Viruses are sneaky-smart opportunists with an eye for the long view.
So suggests a new study — conducted by a team of scientists including Katie Barott, a postdoctoral researcher at the University of Hawaii at Manoa’s Hawaii Institute of Marine Biology — that appears in the latest edition of the science journal Nature.
The researchers conducted a series of experiments that put to the test two competing theories of how viruses respond to microbial growth in and around coral reefs. The results, they said, could lead to not just a better understanding of how microbes affect the health of coral reefs, but also to possible improvements in the treatment of conditions like cystic fibrosis.
Traditional understanding held that as microbes increased in an ecosystem, so did the number of viruses, thereby keeping the microbial population in check — the so-called “kill the winner” theory.
“Kill-the-winner seems to make sense,” said lead author Ben Knowles of San Diego State University in a news release. “The logic behind it has been around for a while. The reasoning is very seductive.”
Seductive, perhaps, but not necessarily true in every circumstance.

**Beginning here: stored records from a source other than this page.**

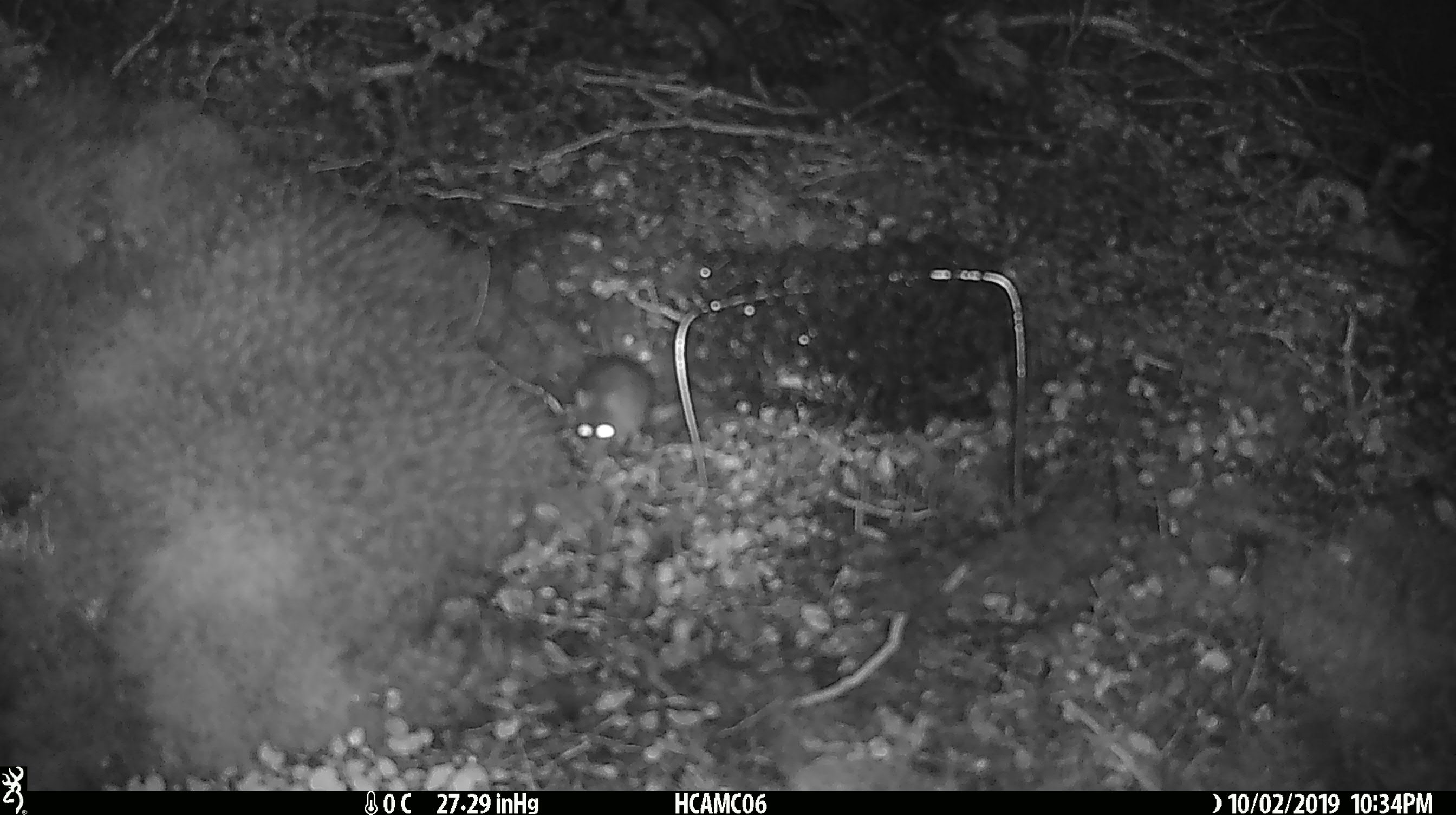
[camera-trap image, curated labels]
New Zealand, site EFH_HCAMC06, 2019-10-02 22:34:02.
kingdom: Animalia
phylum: Chordata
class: Mammalia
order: Rodentia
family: Muridae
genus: Mus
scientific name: Mus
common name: mouse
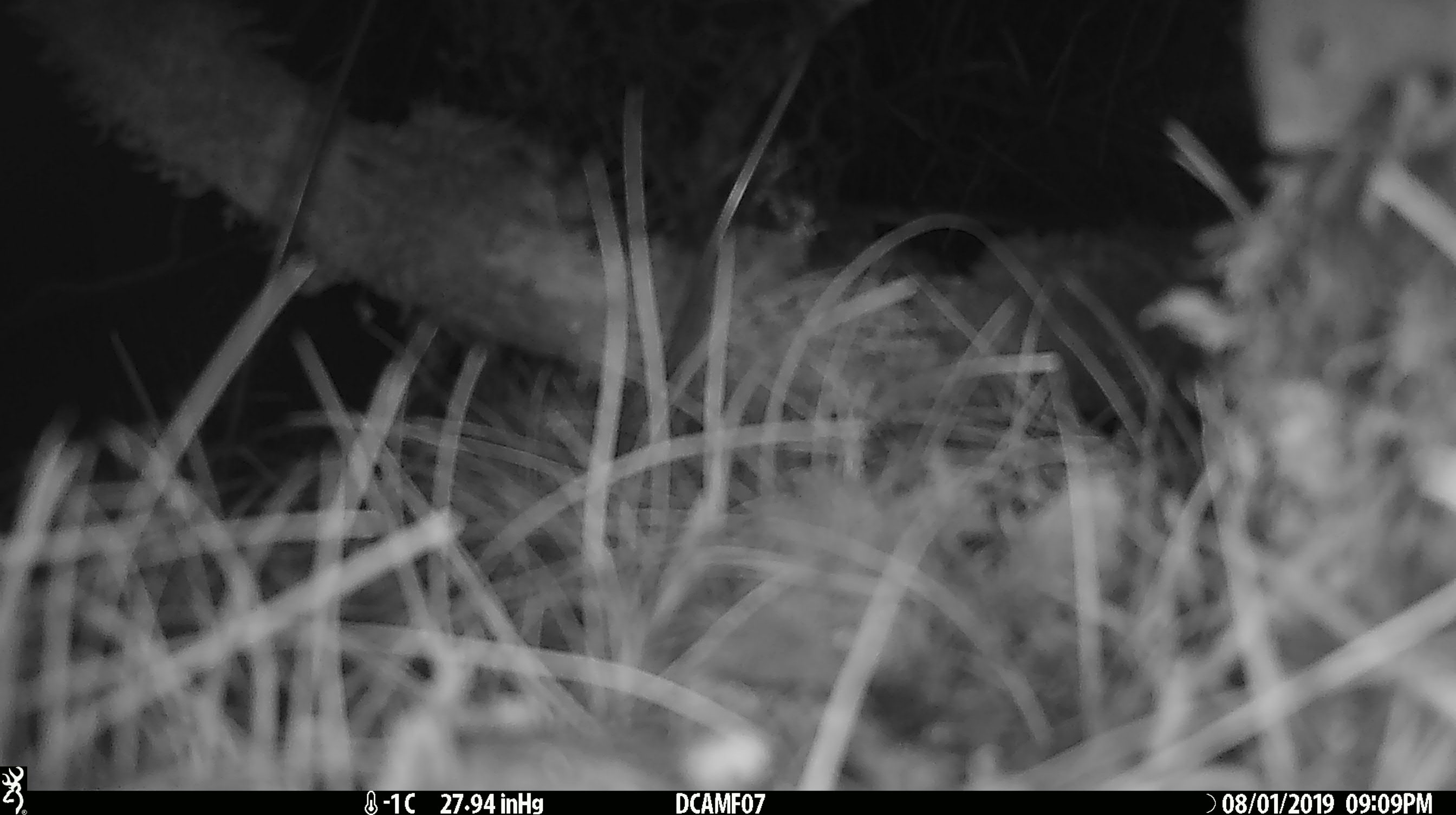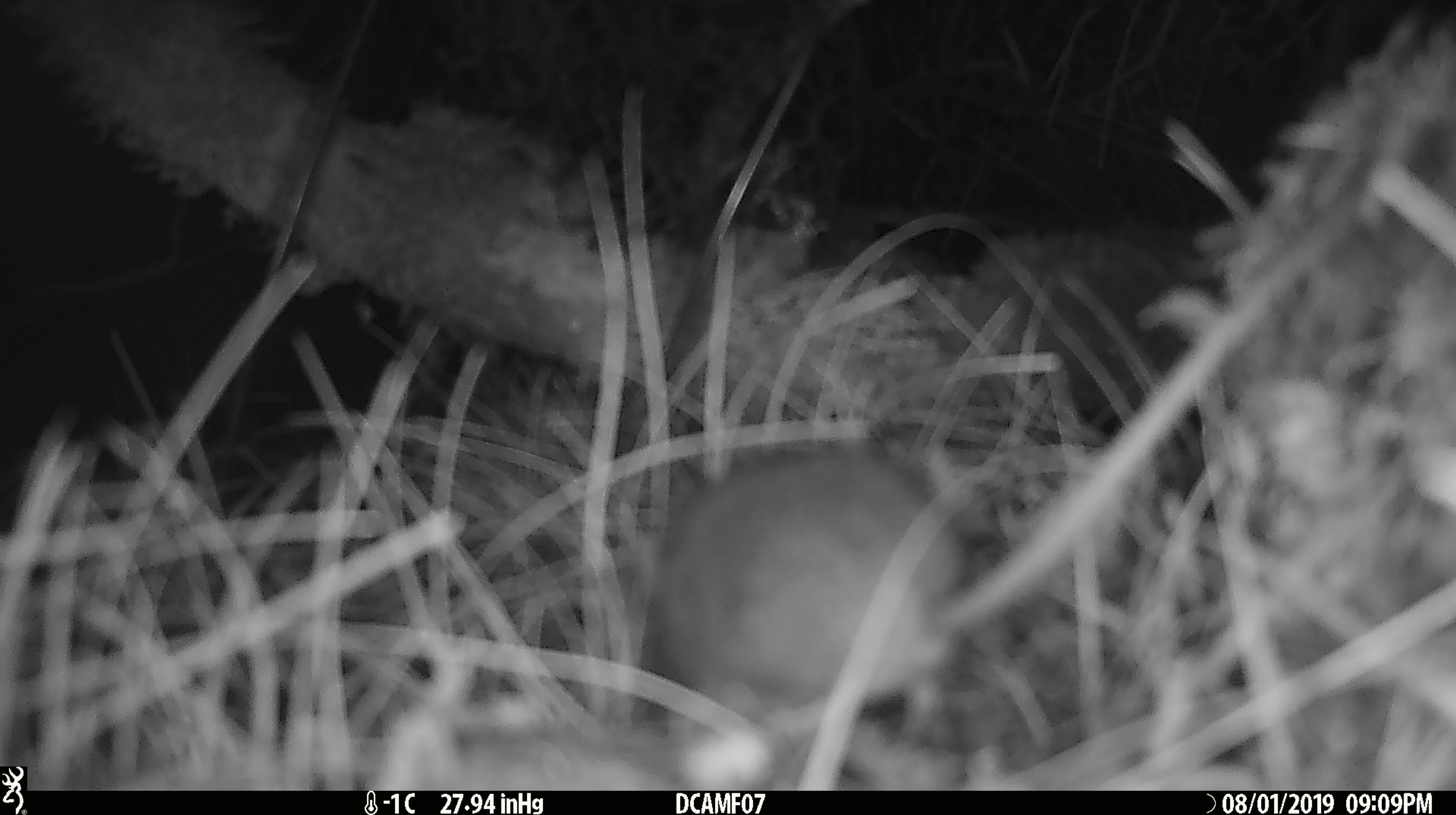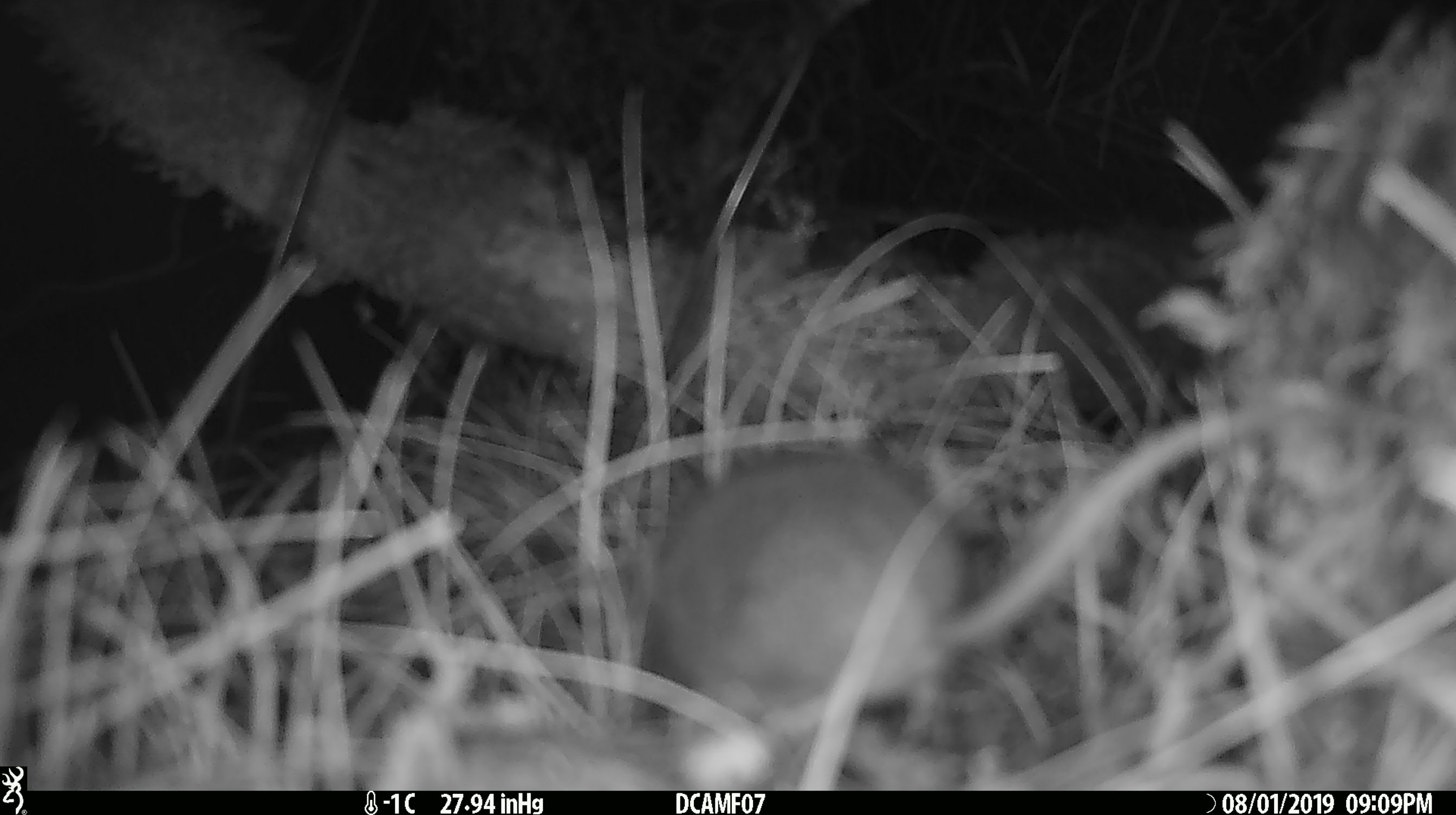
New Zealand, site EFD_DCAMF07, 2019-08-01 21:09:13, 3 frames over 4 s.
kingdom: Animalia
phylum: Chordata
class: Mammalia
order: Rodentia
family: Muridae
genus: Mus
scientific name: Mus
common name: mouse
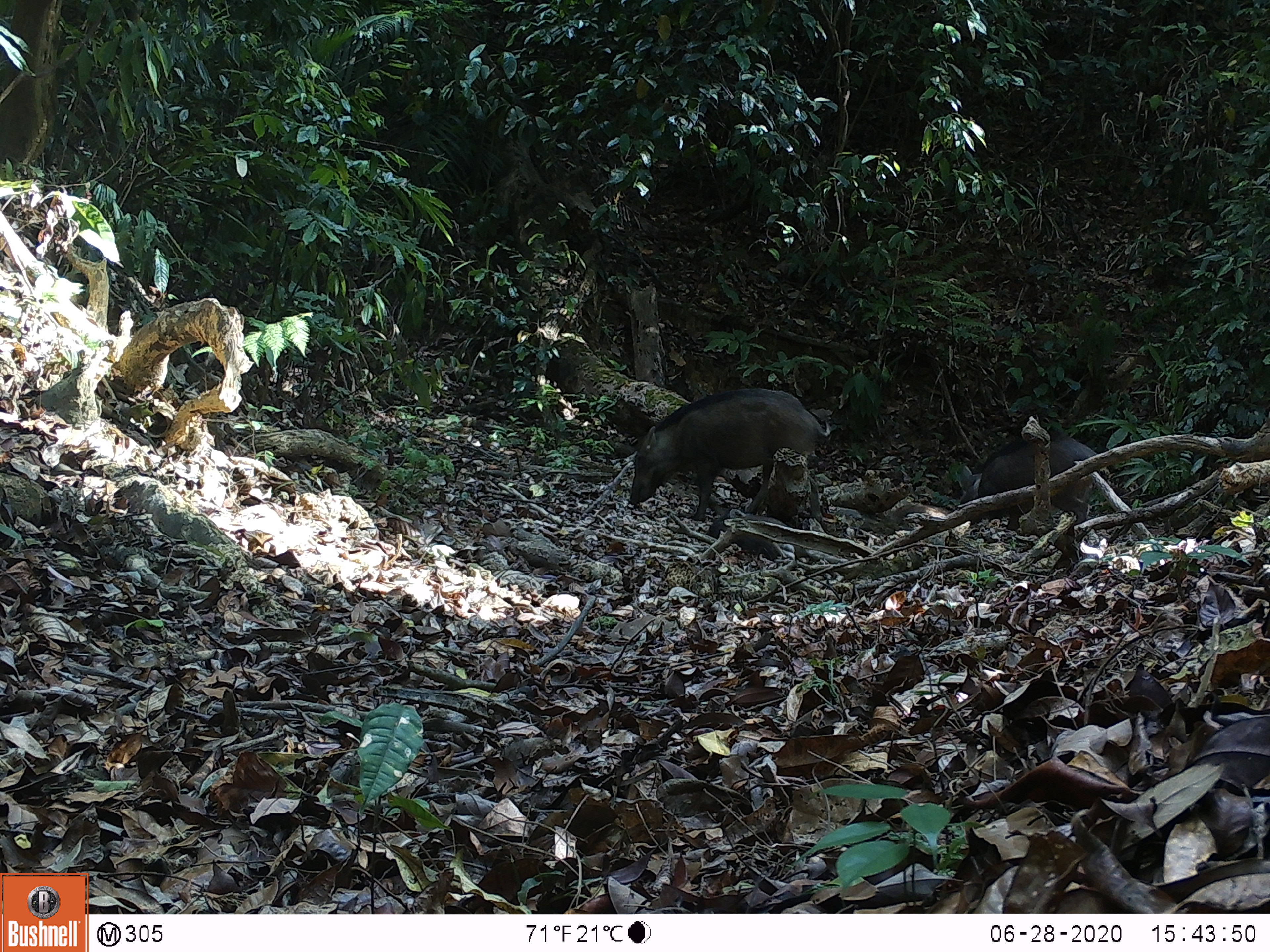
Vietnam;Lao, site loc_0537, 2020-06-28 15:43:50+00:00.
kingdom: Animalia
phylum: Chordata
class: Mammalia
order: Artiodactyla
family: Suidae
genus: Sus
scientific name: Sus scrofa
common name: eurasian wild pig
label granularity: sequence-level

The researchers collected samples of microbe-rich seawater near coral reefs in the Pacific and Atlantic oceans and subjected them to a combination of microscopic and genomic techniques.
Surprisingly, the researchers found that as microbial abundance increased, the virus-to-microbe ratio significantly decreased.
The team then incubated seawater from a pristine coral reef and from Mission Bay in San Diego and monitored the viral and microbial abundance over several days. Again, the virus-to-microbe remained low despite an increase in microbes.
Finally, the researchers looked to see whether the viruses they were examining exhibited virulent, predatory traits. What they observed, however, was that viral communities became less virulent as the microbe count increased.
The research thus suggested that rather than adhering to a “kill the winner” reaction to microbial growth, viruses drawn from coral reefs reacted in a “piggyback the winner” manner, integrating themselves into their host, replicating more slowly than normal and avoiding both competition with other viruses and conflict with the host’s immunity defenses.
“When you have a fast-growing host, if you’re a virus, you profit more from integration,” Knowles explained. “It’s just intelligent parasitism.”